The High Court does not have jurisdiction in the case of two children who went missing with their mother, a judge has declared.
In Re Rodwell, an English couple with four children had their eldest two taken into care. Fearing that their youngest two would also be taken, the family fled the UK and settled in Portugal. The father claims they all lived there together until April 2016 when the mother “disappeared” with the children.
As the couple was from the UK, the father assumed that was where the mother had taken the children. He believed they would most likely be in the Liverpool area with their maternal grandmother or her extended family. The man asked the High Court to order members of the maternal family to appear in person and explain where the mother and children had gone.
Officials had been unable to locate the children by the time the case reached Mr Justice Holman.
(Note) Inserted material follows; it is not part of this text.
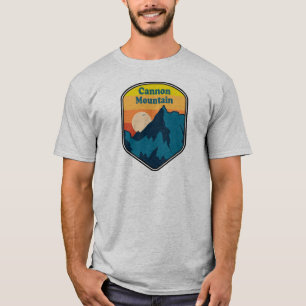 Cannon Mountain New Hampshire Zonsopgang T-shirt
Tipstaff officers told the judge that there had been no record of the children entering the country from the time they disappeared.
While there was a record of the mother entering the UK during that time, she did not bring the children with her. She left the country again, although the judge could not say exactly when.
Mr Justice Holman said there were “only two possible bases for [the English courts to assert] jurisdiction” in cases like this one. The first was if the children in question were legally or ‘habitually resident’ in England and Wales prior to their removal. The second was if the children were present in the UK having been taken from another country.
The judge declared that, on the balance of probability, “neither of these children [were] present anywhere in the United Kingdom, nor [had] they been present at any time since the alleged removal from Portugal in early April”. As a result, he ruled that the English Courts had no jurisdiction in this matter.